§ **What needs to be done**: If a line in the entries includes "text", show that line.

===== Data listing =====

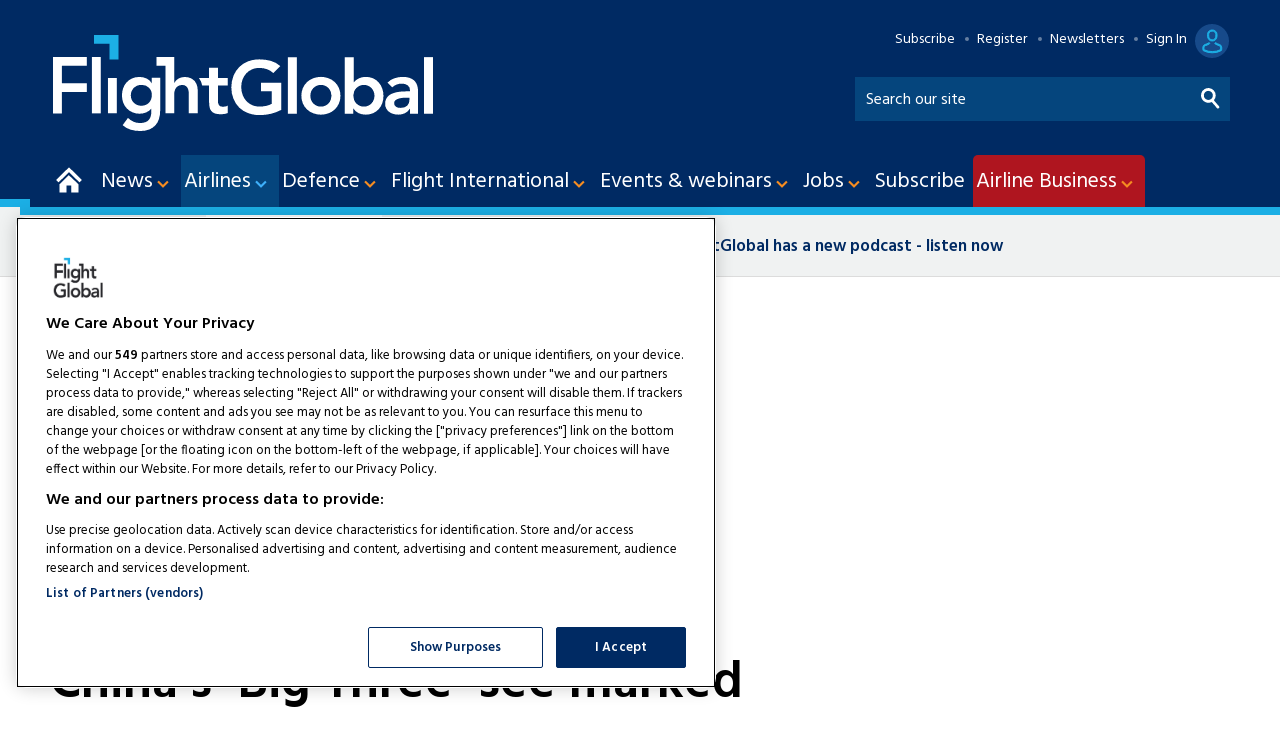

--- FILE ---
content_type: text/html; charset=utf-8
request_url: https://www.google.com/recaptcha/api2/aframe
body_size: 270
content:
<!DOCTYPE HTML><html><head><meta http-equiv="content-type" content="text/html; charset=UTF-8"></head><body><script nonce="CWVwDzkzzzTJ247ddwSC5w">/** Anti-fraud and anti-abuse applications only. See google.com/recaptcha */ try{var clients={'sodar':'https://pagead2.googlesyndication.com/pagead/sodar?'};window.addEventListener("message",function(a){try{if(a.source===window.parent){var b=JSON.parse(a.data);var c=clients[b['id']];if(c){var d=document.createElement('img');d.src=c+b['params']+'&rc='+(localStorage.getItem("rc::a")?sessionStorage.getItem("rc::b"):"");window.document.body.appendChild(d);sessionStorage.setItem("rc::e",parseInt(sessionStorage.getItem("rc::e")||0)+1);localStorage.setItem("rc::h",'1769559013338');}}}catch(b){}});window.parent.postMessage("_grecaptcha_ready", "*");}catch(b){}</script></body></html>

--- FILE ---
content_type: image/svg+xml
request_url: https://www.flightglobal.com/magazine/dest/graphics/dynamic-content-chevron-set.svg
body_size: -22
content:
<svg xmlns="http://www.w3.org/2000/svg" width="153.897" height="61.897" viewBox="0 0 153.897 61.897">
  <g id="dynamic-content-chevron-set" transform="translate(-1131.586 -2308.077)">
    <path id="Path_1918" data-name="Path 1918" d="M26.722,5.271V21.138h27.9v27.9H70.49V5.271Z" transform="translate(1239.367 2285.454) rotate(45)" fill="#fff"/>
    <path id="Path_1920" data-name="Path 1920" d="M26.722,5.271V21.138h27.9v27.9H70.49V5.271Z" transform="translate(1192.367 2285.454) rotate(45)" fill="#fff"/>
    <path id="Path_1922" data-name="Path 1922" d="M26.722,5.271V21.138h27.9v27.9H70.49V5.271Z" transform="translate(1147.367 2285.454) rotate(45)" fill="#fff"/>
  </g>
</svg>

=====

§ **Solution to this task**:
content_type: text/html; charset=utf-8
<!DOCTYPE HTML><html><head><meta http-equiv="content-type" content="text/html; charset=UTF-8"></head><body><script nonce="CWVwDzkzzzTJ247ddwSC5w">/** Anti-fraud and anti-abuse applications only. See google.com/recaptcha */ try{var clients={'sodar':'https://pagead2.googlesyndication.com/pagead/sodar?'};window.addEventListener("message",function(a){try{if(a.source===window.parent){var b=JSON.parse(a.data);var c=clients[b['id']];if(c){var d=document.createElement('img');d.src=c+b['params']+'&rc='+(localStorage.getItem("rc::a")?sessionStorage.getItem("rc::b"):"");window.document.body.appendChild(d);sessionStorage.setItem("rc::e",parseInt(sessionStorage.getItem("rc::e")||0)+1);localStorage.setItem("rc::h",'1769559013338');}}}catch(b){}});window.parent.postMessage("_grecaptcha_ready", "*");}catch(b){}</script></body></html>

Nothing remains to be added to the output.